I managed book club, a day babysitting from 7:15 am till late,  two days sorting the months of mail, phone calls, a return to the workplace, two lunch dates with friends and hosting a dinner party.  A lot of fun but perhaps a touch over the top. Living at home rather than travelling is a more complex experience and has different challenges.
How do I feel about being home? It is exciting. I am full of energy, with lots of plans for the coming months. I have a LIST.  I see it as essential for me to keep moving forward. We will see how many things on the list are accomplished!
It is rather nice being re-acquainted with my wardrobe after months of the same and limited choice in clothes. I feel like I want to throw most of it out though and pare back to a minimal wardrobe. I have lost weight and some things look great now which is confidence boosting. There is just too much! Now I am retired I won't need so many clothes and besides a lot of them are well worn and it is time to DECLUTTER! My new mantra, simplify, simplify. I have time and energy at last to go through my cupboards.
Going to my workplace and ending up there all day was a good reminder of why I needed to leave.  It is a pressure cooker and not a nice modern red one,  but a grey old burner. Still I have come away with a writing contract which will be done from home over the next three months. The pocket money will pay for the last few months travel.

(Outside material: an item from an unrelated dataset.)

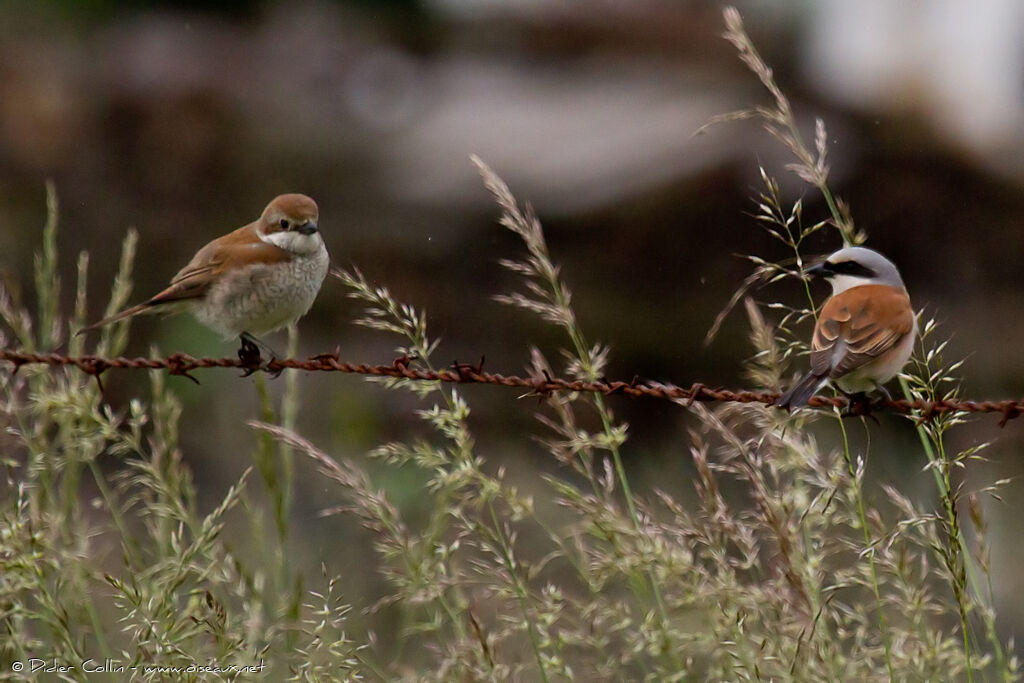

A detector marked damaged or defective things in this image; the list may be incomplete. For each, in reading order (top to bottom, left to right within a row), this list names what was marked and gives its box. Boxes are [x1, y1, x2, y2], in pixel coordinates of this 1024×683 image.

It seems very odd to not have to go to work on Monday.  This week will be the beginning of my new reality.  Monday I start on the list. I also need to remember I don't have to do it all tomorrow.  Balancing time and activity to maintain this wonderful feeling of peace and equilibrium will be a major challenge for me. Roll on the new reality.
The  first reality check: a new kettle is required.  The answer to an electrical surge which stopped the dishwasher last night was revealed this evening.  I have been out most of the day and decided to just do an instant coffee. Turned on kettle and walked away to turn on TV, came back and poured, cold water. The element  has broken. That was what set the surge off last night. Much cheaper to replace than a dishwasher!